In September 2006, a customer ordered a silicone rubber insulated and silicone rubber sheathed frequency converter cable. Because copper tape was wrapped around the insulated core as a shielding layer after cabling, we initially used a method of applying pressure only after the finished head was sealed during sheath extrusion to prevent water ingress. However, the same problems of sheath loosening, blistering, and bursting occurred. Through verification, our method of wrapping a layer of non-woven fabric around the copper tape shielding layer and applying pressure when the cable head enters the vulcanizing tube 5m has effectively solved the problems of sheath loosening, blistering, and bursting.

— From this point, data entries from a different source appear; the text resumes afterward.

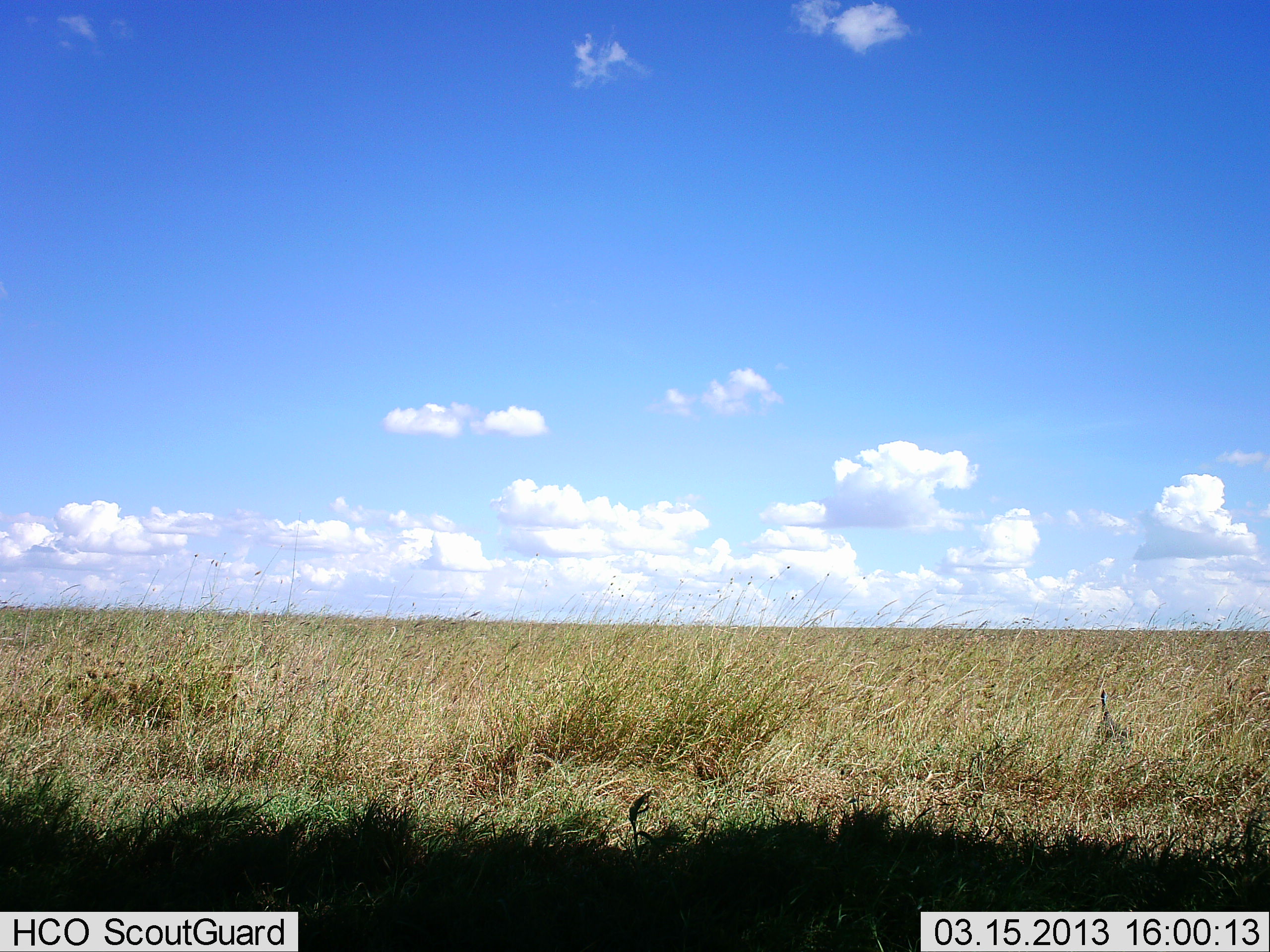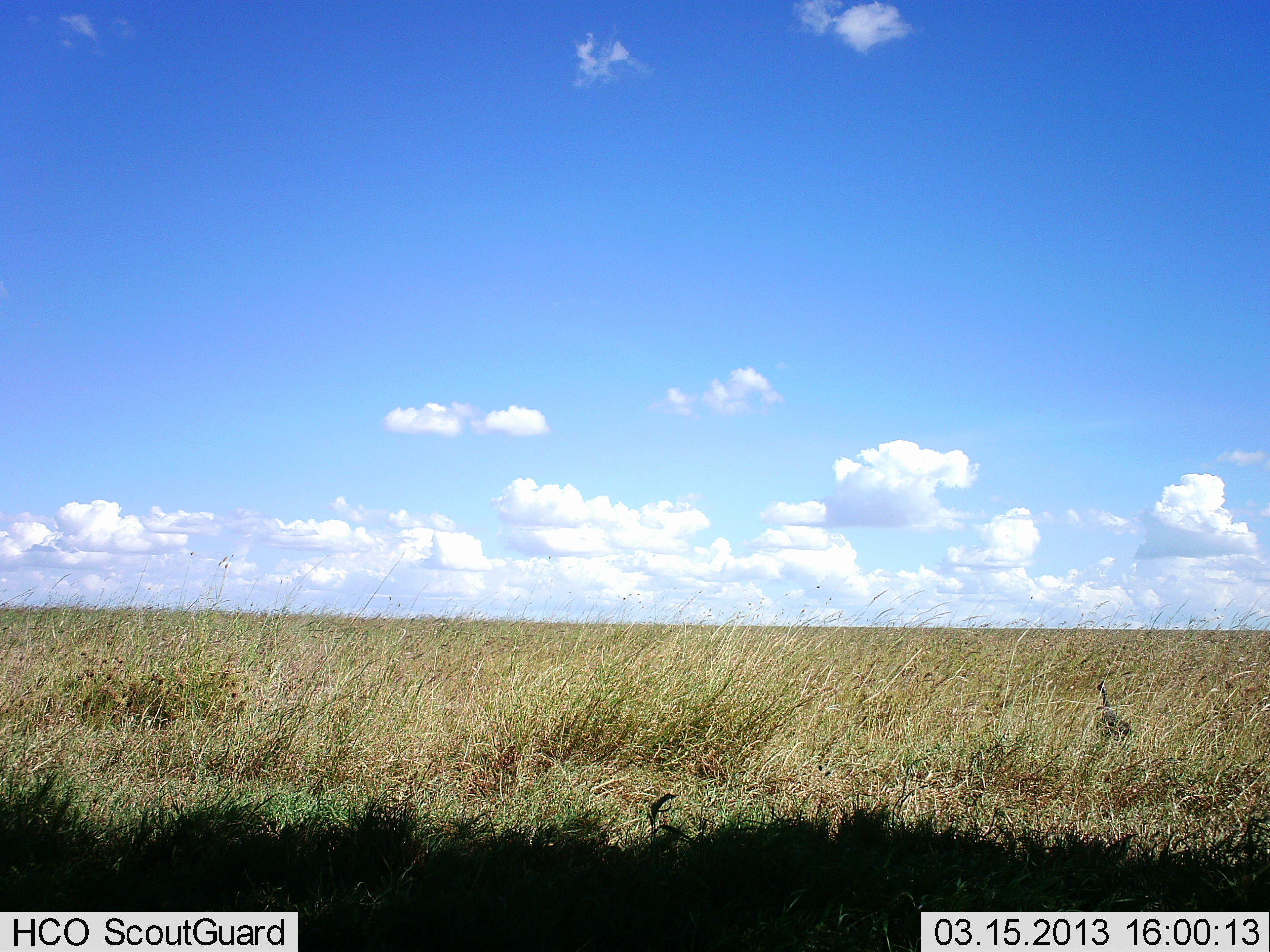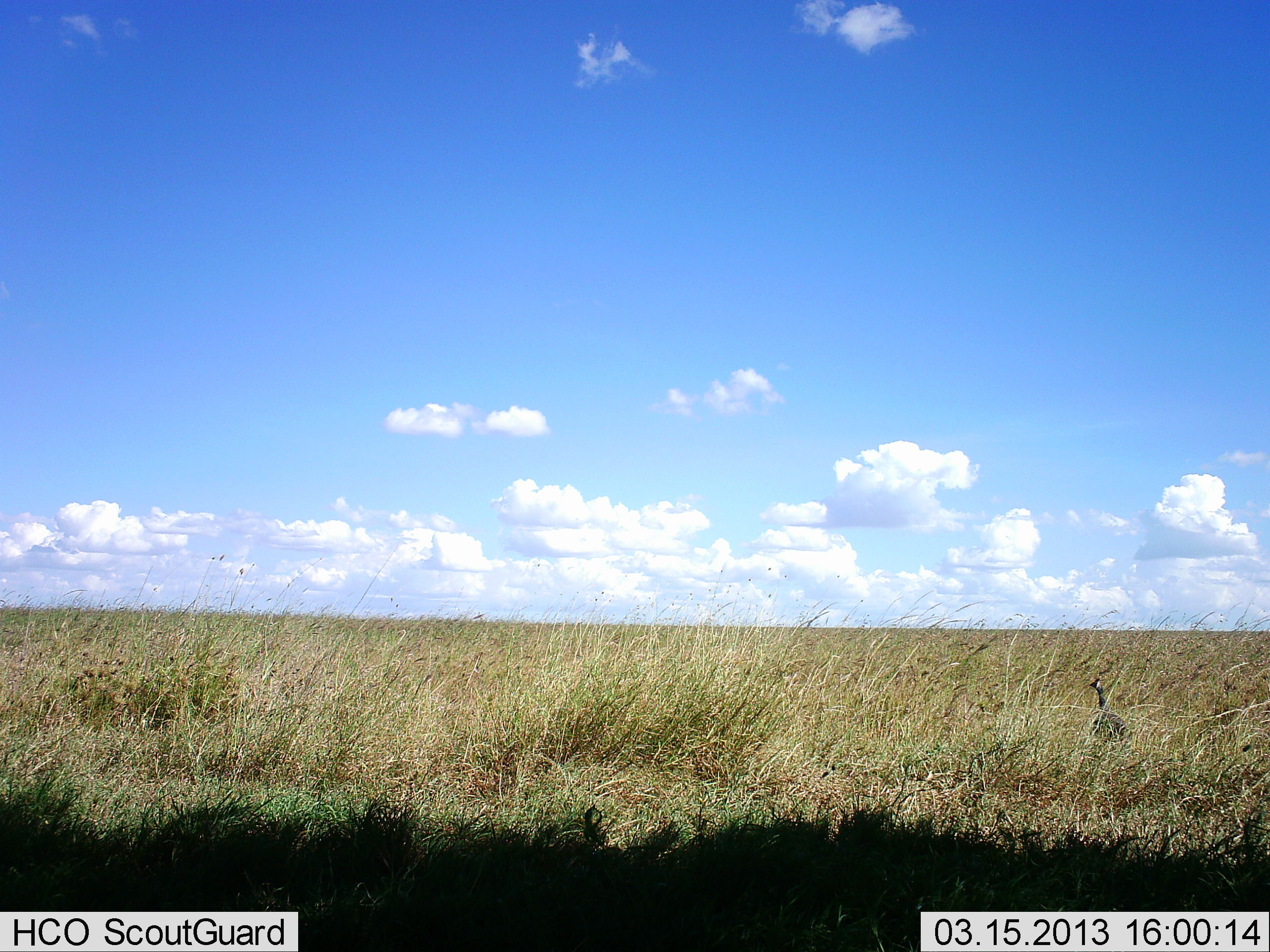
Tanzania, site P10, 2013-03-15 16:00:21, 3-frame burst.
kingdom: Animalia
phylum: Chordata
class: Aves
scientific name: Aves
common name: bird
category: otherbird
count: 1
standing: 88%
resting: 12%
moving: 0%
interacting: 0%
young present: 0%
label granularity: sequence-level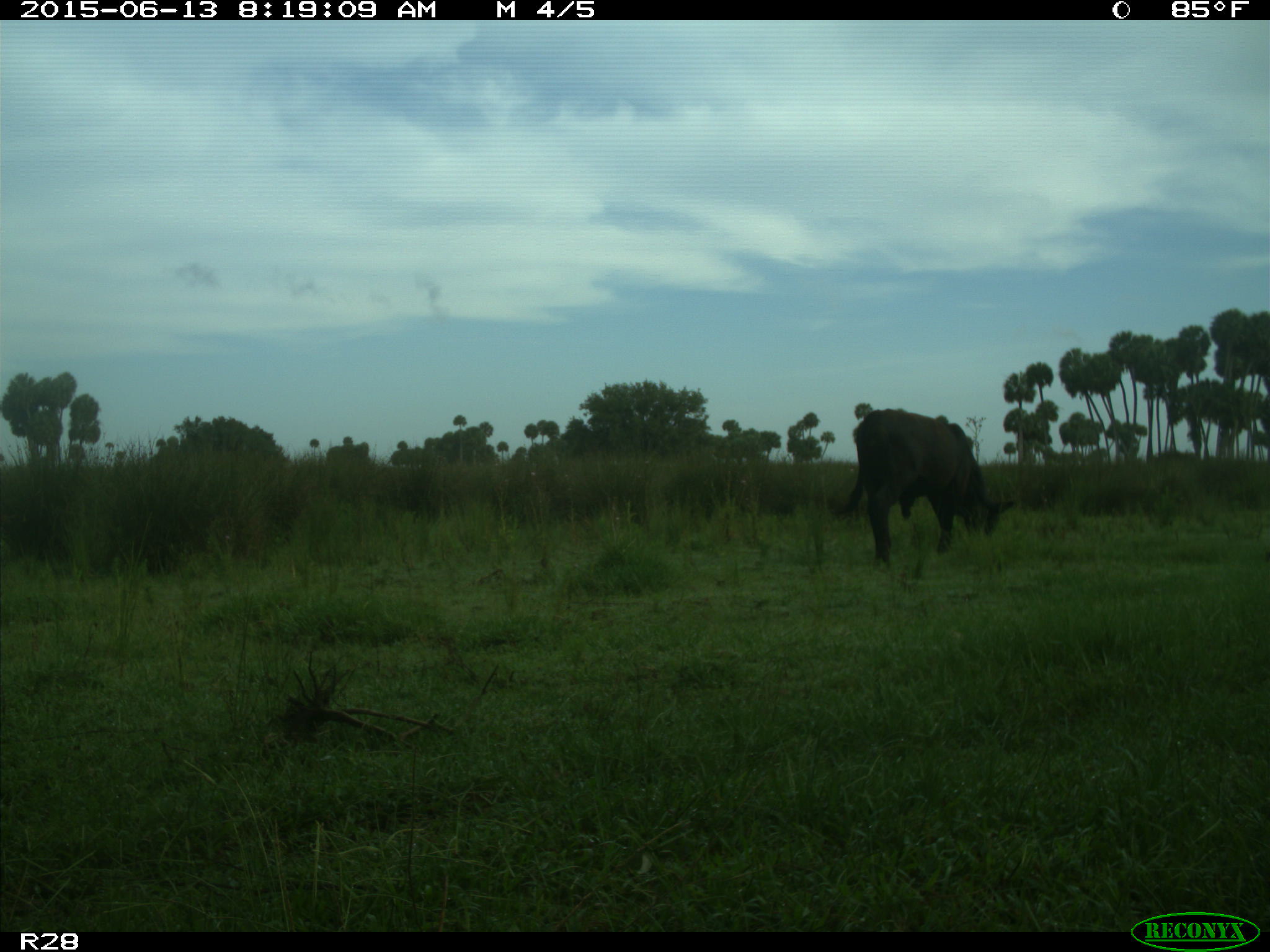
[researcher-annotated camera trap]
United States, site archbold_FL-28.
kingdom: Animalia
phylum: Chordata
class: Mammalia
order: Artiodactyla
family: Bovidae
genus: Bos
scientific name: Bos taurus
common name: domestic cow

Based on previous successes, we blindly believed that non-woven fabric could solve the problems encountered in the production of silicone rubber cables. However, the reality is that not all silicone rubber cables will produce qualified products simply by wrapping non-woven fabric around the insulation. When extruding the sheath after multi-core cable cabling, although non-woven fabric is also wrapped, insufficient filling during cabling and insufficient melt pressure during sheath extrusion often prevents the silicone rubber from being squeezed into the insufficiently filled gaps, resulting in leakage after pressure vulcanization in the vulcanizing tube. Therefore, we do not recommend adding filling and wrapping non-woven fabric during sheath extrusion of multi-core cables after cabling, because the cable cores have sufficient gaps to store the gas released by the silicone rubber insulation during secondary vulcanization. As long as the pipeline pressure is applied appropriately, sheath loosening, blistering, and leakage can be completely avoided.
IV. Conclusion
In summary, by analyzing the problems encountered in the production process, focusing on their unique aspects, and looking beyond the surface to the essence, we were able to fundamentally identify the causes of the problems and adopt practical and feasible process and technical measures to solve them. We believe that through our efforts, the production process of silicone rubber cables will continue to mature, product quality will continue to improve, silicone rubber cables will gradually become our leading product, and the company's market competitiveness in rubber-sheathed cables will continue to strengthen.